Abstract : Pétronille BOUDJEKA, Juriste d’entreprise (Cameroun)
-----
Référence pour citer l’abstract :
Janvier 2025, note d’abstract rédigée par Pétronille BOUDJEKA, « Irrecevabilité de l’action en expulsion du preneur devant la juridiction de commerce pour défaut de tentative de règlement amiable préalable exigée par le droit interne», Obs.
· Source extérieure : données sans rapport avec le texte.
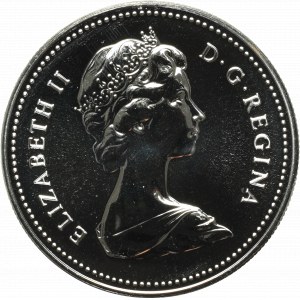 Canada, Dollar 1979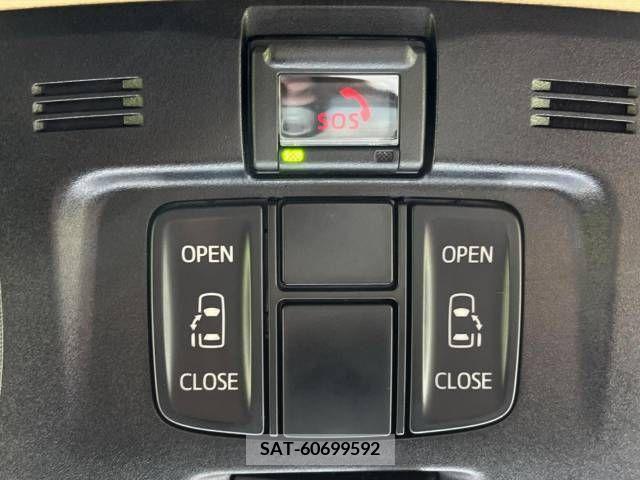 Toyota ALPHARD 2021-07 222937-5
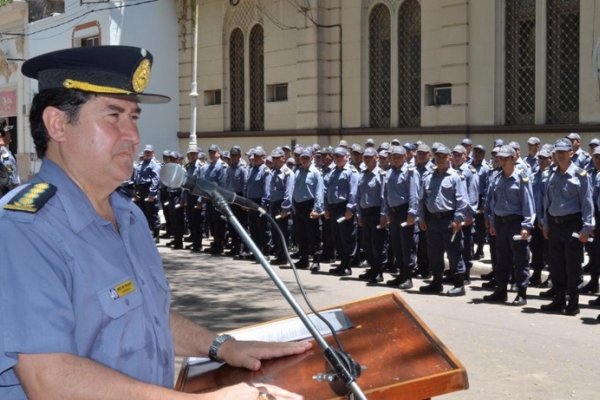 Fecha de exámenes para el personal Interfuerzas de la Policía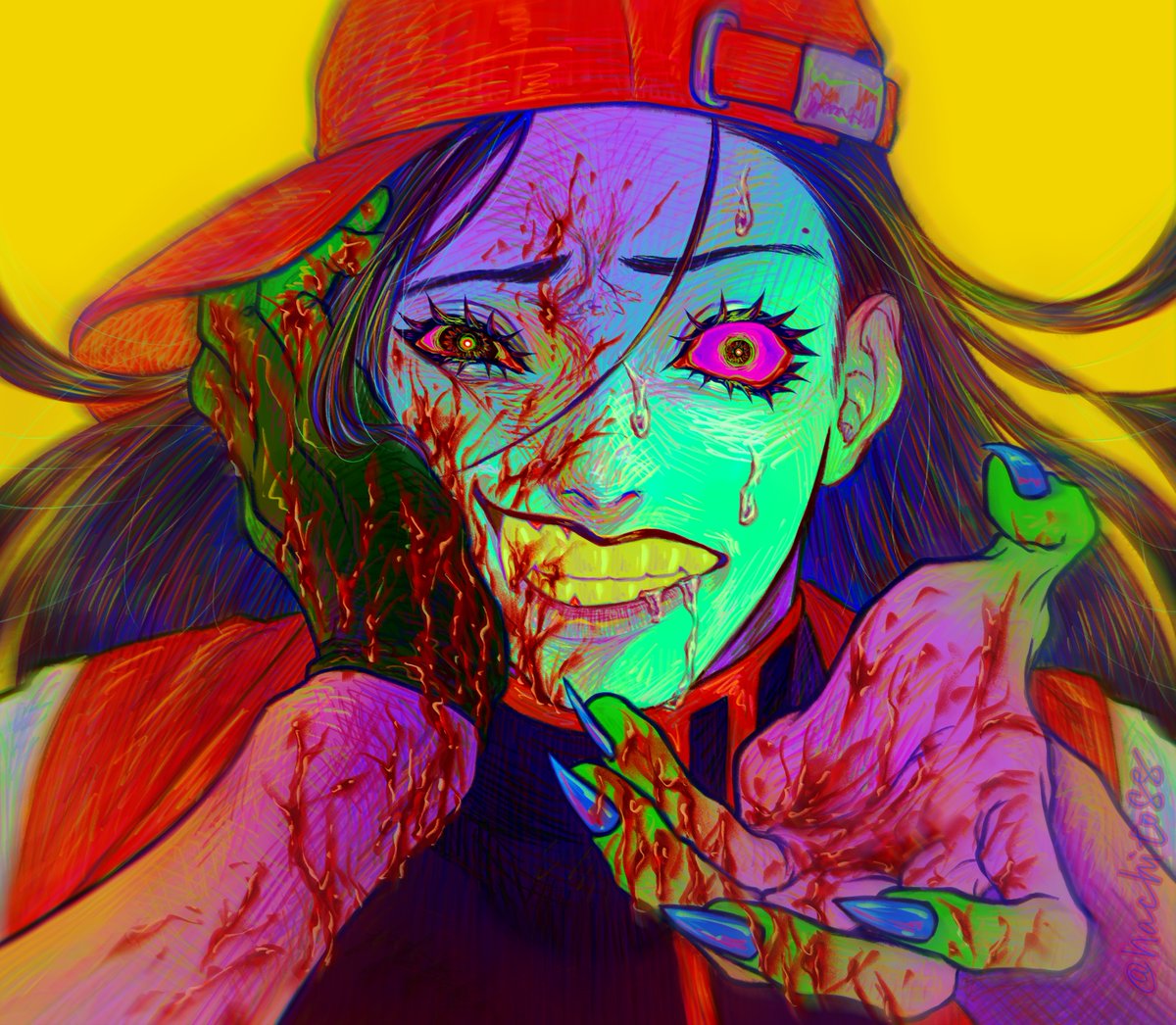 🔪BUTCHER VANITY🥩
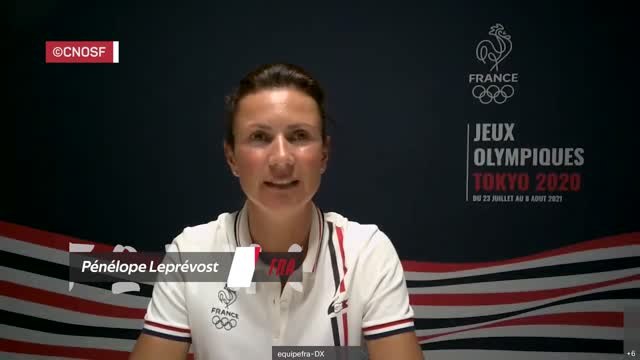 Saut d'obstacles - Leprévost, championne olympique à Rio : Plein de souvenirs qui reviennent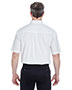 Ultraclub 8977 Men Short Sleeve Whisper Twill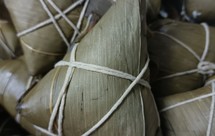 棕子(改良版潮汕味咸棕)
Pétronille BOUDJEKA in http://www.institut-idef.org, www.jurisprudence-ohada.com et www.librairienumeriqueafricaine.com , IDEF-OHADA-25-506, République de Côte d’Ivoire, cour d’appel de commerce d’Abidjan, 5e chambre, arrêt contradictoire numéro 633/2023 du 27 juin 2023, Madame C.M.H.B. née R et autres Contre la société GLOBAL KHIS CONSULTING et la SOCIETE IVOIRIENNE DES TRAVAUX ET DE CONSTRUCTION DE BATIMENTS dite (SITCB)
* Extrait de Loi organique N°2016-1110 du 08 décembre 2016 portant création, organisation et fonctionnement des juridictions de commerce (Côte d’Ivoire)
Article 5
La tentative de règlement amiable est obligatoire avant toute saisine du tribunal de commerce et se tient entre les parties elles-mêmes ou avec l’intervention d’un tiers dans le cadre d’une médiation ou d’une conciliation.
Article 41
Au jour fixé pour l’audience, si les parties comparaissent ou sont représentées, le tribunal de commerce s’assure que les parties ont entrepris des diligences en vue de parvenir à une résolution amiable de leu litige.
Si les parties ont accompli des diligences sans parvenir à un accord, et que l’affaire est en état d’être jugée, le tribunal délibère, dans les meilleurs délais, sur rapport d’un de ses membres.
Ce délai ne peut excéder quinze (15) jours.
Si l’affaire n’est pas en état d’être jugée, le tribunal renvoie à une prochaine audience et confie à l’un de ses membres le soin de l’instruire en qualité de juge rapporteur.
Si les parties n’ont entrepris aucune diligence en vue de parvenir à un règlement amiable, le tribunal déclare l’action irrecevable.